- [Required work]:
(a) Answer these questions from the YOSE paper summary, one line each:
(i) At roughly what frame rate does MiniMax Remover operate?
(ii) What is the full name of BVI?
(iii) In what percentage of cases does YOSE reach up to a 2.5× speedup?
(b) List every abbreviation that the YOSE paper summary spells out in full, each with its expansion.

YOSE: You Only Select Essential Tokens for Efficient DiT-based Video Object Removal

arXiv cs.CV / 5/1/2026

📰 NewsDeveloper Stack & InfrastructureModels & Research

Key Points

  • The paper proposes YOSE, an efficient fine-tuning framework for DiT-based video object removal that targets high inference latency in mask-based editing.
  • YOSE uses Batch Variable-length Indexing (BVI) to adaptively select only the essential spatiotemporal tokens indicated by the mask, enabling variable-length token processing per sample.
  • It also introduces a Diffusion Process Simulator (DiffSim) that approximates how unmasked regions affect DiT self-attention, preserving semantic consistency for masked areas.
  • Experiments show mask-aware acceleration where inference time scales roughly linearly with the masked region size, achieving up to 2.5× speedup in 70% of cases without sacrificing comparable visual quality.
  • The authors provide an open-source implementation via the linked GitHub repository.

Abstract

Recent advances in Diffusion Transformer (DiT)-based video generation technologies have shown impressive results for video object removal. However, these methods still suffer from substantial inference latency. For instance, although MiniMax Remover achieves state-of-the-art visual quality, it operates at only around 10FPS, primarily due to dense computations over the entire spatiotemporal token space, even when only a small masked region actually requires processing. In this paper, we present YOSE, You Only Select Essential Tokens, an efficient fine-tuning framework. YOSE introduces two key components: Batch Variable-length Indexing (BVI) and Diffusion Process Simulator (DiffSim) Module. BVI is a differentiable dynamic indexing operator that adaptively selects essential tokens based on mask information, enabling variable-length token processing across samples. DiffSim provides a diffusion process approximation mechanism for unmasked tokens, which simulates the influence of unmasked regions within DiT self-attention to maintain semantic consistency for masked tokens. With these designs, YOSE achieves mask-aware acceleration, where the inference time scales approximately linearly with the masked regions, in contrast to full-token diffusion methods whose computation remains constant regardless of the mask size. Extensive experiments demonstrate that YOSE achieves up to 2.5X speedup in 70% of cases while maintaining visual quality comparable to the baseline. Code is available at: https://github.com/Wucy0519/YOSE-CVPR26.

(Page-level text extractions)

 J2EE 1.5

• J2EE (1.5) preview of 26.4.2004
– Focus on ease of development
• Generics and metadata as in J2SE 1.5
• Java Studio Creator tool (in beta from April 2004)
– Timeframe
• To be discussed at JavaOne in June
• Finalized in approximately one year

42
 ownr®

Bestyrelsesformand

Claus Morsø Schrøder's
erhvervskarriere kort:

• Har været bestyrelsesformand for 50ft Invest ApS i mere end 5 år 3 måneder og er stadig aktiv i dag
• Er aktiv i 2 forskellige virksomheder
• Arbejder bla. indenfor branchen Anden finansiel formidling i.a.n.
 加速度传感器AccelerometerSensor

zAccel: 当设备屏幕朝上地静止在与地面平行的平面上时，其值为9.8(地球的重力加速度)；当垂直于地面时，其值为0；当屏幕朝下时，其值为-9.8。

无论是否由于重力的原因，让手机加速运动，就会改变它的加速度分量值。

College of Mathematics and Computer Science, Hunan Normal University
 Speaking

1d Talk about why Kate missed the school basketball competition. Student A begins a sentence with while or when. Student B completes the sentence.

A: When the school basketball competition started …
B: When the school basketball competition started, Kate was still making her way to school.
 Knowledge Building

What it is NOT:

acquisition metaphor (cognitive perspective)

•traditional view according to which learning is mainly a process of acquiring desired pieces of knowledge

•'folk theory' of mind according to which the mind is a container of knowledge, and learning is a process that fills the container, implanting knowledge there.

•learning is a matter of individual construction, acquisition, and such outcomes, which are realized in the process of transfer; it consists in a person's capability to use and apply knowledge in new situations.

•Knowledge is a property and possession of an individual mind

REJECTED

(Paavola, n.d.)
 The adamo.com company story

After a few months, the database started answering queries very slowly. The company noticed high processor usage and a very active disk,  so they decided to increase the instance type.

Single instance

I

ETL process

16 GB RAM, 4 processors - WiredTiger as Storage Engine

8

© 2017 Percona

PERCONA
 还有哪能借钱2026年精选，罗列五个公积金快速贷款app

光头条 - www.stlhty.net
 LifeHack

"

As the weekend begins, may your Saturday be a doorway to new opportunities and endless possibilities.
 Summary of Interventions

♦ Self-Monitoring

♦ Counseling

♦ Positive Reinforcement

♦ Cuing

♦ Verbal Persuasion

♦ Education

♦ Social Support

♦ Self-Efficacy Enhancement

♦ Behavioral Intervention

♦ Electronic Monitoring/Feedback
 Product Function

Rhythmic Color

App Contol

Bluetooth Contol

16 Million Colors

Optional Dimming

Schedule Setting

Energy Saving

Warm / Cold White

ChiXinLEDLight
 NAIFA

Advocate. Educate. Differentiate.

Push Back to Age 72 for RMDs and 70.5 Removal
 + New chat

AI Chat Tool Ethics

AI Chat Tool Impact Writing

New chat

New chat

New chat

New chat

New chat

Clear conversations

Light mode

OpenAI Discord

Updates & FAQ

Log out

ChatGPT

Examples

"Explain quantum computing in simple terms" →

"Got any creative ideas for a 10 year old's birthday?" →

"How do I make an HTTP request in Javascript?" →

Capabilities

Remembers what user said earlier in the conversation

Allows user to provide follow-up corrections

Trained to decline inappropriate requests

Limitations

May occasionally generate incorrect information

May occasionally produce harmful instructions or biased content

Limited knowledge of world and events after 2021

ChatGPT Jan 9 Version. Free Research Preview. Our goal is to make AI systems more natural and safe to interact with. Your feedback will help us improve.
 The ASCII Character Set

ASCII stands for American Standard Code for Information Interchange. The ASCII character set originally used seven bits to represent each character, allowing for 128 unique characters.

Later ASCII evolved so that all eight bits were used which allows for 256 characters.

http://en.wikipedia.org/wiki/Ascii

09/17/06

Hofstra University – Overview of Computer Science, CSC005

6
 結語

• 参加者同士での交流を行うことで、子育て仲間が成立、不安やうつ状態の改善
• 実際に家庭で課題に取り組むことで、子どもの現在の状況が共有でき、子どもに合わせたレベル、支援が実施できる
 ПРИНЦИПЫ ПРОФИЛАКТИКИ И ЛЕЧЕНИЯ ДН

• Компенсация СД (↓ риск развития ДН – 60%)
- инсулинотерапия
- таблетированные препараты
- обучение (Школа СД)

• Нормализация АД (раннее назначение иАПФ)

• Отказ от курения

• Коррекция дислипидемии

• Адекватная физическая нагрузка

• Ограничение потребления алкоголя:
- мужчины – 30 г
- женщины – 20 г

- [Task results]:
(a)
(i) Around 10 FPS
(ii) Batch Variable-length Indexing
(iii) 70%

(b)
- DiT: Diffusion Transformer
- YOSE: You Only Select Essential Tokens
- BVI: Batch Variable-length Indexing
- DiffSim: Diffusion Process Simulator